* Begin Input data *

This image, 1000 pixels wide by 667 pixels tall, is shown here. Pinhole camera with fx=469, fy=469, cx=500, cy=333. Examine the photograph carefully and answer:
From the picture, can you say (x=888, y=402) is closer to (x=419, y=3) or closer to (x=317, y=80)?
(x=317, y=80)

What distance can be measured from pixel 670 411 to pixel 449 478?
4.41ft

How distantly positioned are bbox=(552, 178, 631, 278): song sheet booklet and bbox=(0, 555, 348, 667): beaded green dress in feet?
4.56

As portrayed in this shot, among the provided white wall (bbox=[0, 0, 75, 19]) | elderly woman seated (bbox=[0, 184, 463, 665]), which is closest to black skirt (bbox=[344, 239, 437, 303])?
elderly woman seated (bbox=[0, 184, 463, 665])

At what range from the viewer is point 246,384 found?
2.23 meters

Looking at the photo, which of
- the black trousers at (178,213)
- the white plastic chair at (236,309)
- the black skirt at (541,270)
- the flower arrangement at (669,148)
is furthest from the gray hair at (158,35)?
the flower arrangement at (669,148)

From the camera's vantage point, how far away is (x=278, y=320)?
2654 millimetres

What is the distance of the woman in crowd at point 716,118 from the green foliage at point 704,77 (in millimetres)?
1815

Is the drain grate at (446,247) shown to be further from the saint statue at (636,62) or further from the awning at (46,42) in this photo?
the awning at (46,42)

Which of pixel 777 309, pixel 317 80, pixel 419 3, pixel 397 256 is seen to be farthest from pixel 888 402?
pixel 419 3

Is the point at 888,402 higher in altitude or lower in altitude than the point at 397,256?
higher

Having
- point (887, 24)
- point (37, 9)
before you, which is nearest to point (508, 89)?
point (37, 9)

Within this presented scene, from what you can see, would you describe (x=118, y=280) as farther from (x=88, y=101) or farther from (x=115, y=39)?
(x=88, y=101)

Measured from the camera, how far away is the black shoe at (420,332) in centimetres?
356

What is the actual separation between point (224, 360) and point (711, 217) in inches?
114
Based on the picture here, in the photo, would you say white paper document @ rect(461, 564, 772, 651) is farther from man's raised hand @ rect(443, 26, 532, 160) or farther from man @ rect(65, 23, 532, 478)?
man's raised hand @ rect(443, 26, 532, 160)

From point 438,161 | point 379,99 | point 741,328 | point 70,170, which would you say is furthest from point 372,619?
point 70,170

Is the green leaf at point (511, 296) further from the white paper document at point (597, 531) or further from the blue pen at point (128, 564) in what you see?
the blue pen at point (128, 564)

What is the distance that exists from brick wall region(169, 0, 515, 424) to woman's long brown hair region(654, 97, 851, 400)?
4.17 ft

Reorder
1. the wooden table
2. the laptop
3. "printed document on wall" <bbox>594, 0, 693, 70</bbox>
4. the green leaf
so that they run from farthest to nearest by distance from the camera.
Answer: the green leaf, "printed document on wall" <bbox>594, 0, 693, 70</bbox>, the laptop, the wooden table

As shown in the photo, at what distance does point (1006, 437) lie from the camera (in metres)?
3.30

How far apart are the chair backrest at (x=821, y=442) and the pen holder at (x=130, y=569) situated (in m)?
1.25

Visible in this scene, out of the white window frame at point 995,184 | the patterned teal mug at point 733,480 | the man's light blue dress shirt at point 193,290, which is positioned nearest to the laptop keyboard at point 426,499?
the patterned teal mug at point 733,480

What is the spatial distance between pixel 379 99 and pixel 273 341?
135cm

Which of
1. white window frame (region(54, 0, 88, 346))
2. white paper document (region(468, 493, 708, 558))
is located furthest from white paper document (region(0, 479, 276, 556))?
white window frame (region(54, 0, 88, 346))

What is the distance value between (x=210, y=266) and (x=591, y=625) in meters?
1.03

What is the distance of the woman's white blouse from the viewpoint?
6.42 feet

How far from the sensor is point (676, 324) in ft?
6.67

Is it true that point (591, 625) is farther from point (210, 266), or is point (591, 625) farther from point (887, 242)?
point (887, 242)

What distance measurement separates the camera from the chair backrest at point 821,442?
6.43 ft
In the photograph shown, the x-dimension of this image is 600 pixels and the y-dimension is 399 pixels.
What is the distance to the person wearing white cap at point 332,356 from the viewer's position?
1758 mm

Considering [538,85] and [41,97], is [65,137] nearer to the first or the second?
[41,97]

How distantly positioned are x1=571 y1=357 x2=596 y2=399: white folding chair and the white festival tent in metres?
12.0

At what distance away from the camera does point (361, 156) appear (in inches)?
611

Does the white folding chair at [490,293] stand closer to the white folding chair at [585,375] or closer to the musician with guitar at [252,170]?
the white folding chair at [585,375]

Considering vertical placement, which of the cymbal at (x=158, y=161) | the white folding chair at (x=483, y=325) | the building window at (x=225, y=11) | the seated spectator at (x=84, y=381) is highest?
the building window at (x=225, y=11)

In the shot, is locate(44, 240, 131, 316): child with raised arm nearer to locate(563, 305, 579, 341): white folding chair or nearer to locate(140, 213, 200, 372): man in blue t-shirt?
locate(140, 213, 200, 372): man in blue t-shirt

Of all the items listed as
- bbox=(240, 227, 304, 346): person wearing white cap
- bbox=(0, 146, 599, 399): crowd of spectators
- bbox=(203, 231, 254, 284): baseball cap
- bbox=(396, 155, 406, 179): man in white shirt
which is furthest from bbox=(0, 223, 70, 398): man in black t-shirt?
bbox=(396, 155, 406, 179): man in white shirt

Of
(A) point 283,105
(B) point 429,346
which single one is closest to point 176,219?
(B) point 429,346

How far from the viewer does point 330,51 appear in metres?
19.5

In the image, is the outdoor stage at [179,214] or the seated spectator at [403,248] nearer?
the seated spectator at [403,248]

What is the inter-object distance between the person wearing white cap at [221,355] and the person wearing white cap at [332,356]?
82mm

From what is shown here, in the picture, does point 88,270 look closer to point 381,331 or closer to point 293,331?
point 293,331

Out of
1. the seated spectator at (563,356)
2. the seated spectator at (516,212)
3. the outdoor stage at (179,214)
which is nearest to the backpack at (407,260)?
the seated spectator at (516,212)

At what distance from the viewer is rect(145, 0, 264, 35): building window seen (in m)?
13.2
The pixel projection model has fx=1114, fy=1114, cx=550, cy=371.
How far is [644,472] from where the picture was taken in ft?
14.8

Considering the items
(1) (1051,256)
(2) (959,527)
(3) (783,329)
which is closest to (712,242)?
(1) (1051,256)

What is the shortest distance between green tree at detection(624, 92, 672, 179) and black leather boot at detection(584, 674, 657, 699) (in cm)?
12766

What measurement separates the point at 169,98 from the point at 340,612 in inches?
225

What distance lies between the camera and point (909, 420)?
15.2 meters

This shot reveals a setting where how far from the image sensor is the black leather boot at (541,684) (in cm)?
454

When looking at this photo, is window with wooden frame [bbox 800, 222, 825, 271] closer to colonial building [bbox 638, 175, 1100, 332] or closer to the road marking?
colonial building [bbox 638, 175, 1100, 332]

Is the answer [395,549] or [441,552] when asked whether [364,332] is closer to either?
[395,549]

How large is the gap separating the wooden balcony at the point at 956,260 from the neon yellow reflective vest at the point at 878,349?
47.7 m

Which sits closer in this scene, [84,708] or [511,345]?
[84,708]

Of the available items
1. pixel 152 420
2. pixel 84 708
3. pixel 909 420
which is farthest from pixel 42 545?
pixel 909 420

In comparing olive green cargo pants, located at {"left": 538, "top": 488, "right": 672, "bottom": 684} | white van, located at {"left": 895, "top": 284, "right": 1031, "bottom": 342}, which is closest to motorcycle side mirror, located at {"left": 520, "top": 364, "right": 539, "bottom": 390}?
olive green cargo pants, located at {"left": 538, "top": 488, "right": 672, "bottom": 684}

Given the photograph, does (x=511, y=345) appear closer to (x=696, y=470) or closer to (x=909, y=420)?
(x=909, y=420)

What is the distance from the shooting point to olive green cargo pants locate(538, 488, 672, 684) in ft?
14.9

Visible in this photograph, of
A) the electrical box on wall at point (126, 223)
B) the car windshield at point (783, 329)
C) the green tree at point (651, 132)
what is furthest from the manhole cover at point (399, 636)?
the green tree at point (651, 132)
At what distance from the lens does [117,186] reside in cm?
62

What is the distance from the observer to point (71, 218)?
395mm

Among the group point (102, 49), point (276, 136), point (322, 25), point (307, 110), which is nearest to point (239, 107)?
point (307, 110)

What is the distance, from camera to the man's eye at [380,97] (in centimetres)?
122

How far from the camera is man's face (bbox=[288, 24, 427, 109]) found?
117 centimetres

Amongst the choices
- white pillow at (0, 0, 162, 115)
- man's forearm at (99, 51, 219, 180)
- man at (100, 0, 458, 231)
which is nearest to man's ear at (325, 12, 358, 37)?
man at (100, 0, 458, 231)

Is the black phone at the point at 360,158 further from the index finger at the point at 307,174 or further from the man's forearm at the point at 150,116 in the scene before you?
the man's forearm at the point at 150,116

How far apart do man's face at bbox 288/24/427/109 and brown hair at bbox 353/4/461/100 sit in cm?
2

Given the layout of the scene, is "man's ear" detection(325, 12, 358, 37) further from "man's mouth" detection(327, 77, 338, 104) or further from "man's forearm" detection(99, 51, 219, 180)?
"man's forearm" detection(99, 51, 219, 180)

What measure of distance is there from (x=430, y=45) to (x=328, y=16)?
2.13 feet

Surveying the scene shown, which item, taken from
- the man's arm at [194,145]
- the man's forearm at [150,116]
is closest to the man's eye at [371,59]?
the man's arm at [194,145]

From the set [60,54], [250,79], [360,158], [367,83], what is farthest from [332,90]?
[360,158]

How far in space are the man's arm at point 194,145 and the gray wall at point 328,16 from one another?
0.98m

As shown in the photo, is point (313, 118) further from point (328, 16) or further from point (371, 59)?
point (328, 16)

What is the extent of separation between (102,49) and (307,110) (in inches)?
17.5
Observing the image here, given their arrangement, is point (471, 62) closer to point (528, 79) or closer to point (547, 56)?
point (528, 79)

* End Input data *

(Directions): Can you repeat, word for word, the lines from the one containing "At what distance from the viewer" up to and including the one containing "15.2 meters", and nothing else?

(Problem solution):
At what distance from the viewer is rect(145, 0, 264, 35): building window seen (in m)?
13.2
The pixel projection model has fx=1114, fy=1114, cx=550, cy=371.
How far is [644,472] from where the picture was taken in ft?
14.8

Considering the items
(1) (1051,256)
(2) (959,527)
(3) (783,329)
which is closest to (712,242)?
(1) (1051,256)

What is the shortest distance between green tree at detection(624, 92, 672, 179) and black leather boot at detection(584, 674, 657, 699) (in cm)?
12766

What measurement separates the point at 169,98 from the point at 340,612 in inches?
225

What distance lies between the camera and point (909, 420)?
15.2 meters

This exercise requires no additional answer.